> **Условия задания**: Выпишите, пожалуйста, из фрагмента ниже все предложения, которые заканчиваются вопросительным знаком.

> **Выбранный фрагмент**:
%%
Последней мыслью будет «Ты – моё счастье». И мы нырнём в наш общий сон, где так же будем держаться за руки.

Ведь, когда ты меня найдёшь, то больше никогда не отпустишь? Пожалуйста, не отпускай… мне будет так плохо без тебя, любимый.


Только найди меня…
Пожалуйста, найди…
Найди…

Она подошла к нему и взяла за руку. Снег падал и растворял их силуэты в темноте. Одинокий фонарь над лавочкой силился выжать ещё немного света из гаснущей лампы.
— А ты узнаешь меня через пять минут? — спросила она. — Не забудешь, какой я была ровно пять минут назад?
— Нет, конечно нет, а разве такое возможно?
— Я тебе никогда не говорила, но думаю, всех нас меняют, и всё это делает с нами время.
— Ну да, мы стареем.
— Я не об этом. Ничего невозможно повторить в этом мире, — она посмотрела на фонарь и спокойно выдохнула. — Когда я была маленькой, у меня была пластинка, и мне казалось, что музыка всегда звучит одинаково...
— Конечно, ведь для этого и придумали пластинки. Для этого придумали фотографии...
— Но ты такой же, как я, когда была маленькой, ты меня забудешь через пять минут, — она собирала руками снег с лавочки, лепила его в маленький снежок розовыми пальцами. — Никаких копий, никаких клонов, каждую секунду мы выпадаем в другой мир, в другое измерение...
%%
> **Строки данных**:
%%
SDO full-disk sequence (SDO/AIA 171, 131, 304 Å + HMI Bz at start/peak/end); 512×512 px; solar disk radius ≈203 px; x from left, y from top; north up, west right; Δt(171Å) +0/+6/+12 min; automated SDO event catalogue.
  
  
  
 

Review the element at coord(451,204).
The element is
%%
> **Результат выполнения**:
1. Ведь, когда ты меня найдёшь, то больше никогда не отпустишь?
2. А ты узнаешь меня через пять минут?
3. Не забудешь, какой я была ровно пять минут назад?
4. Нет, конечно нет, а разве такое возможно?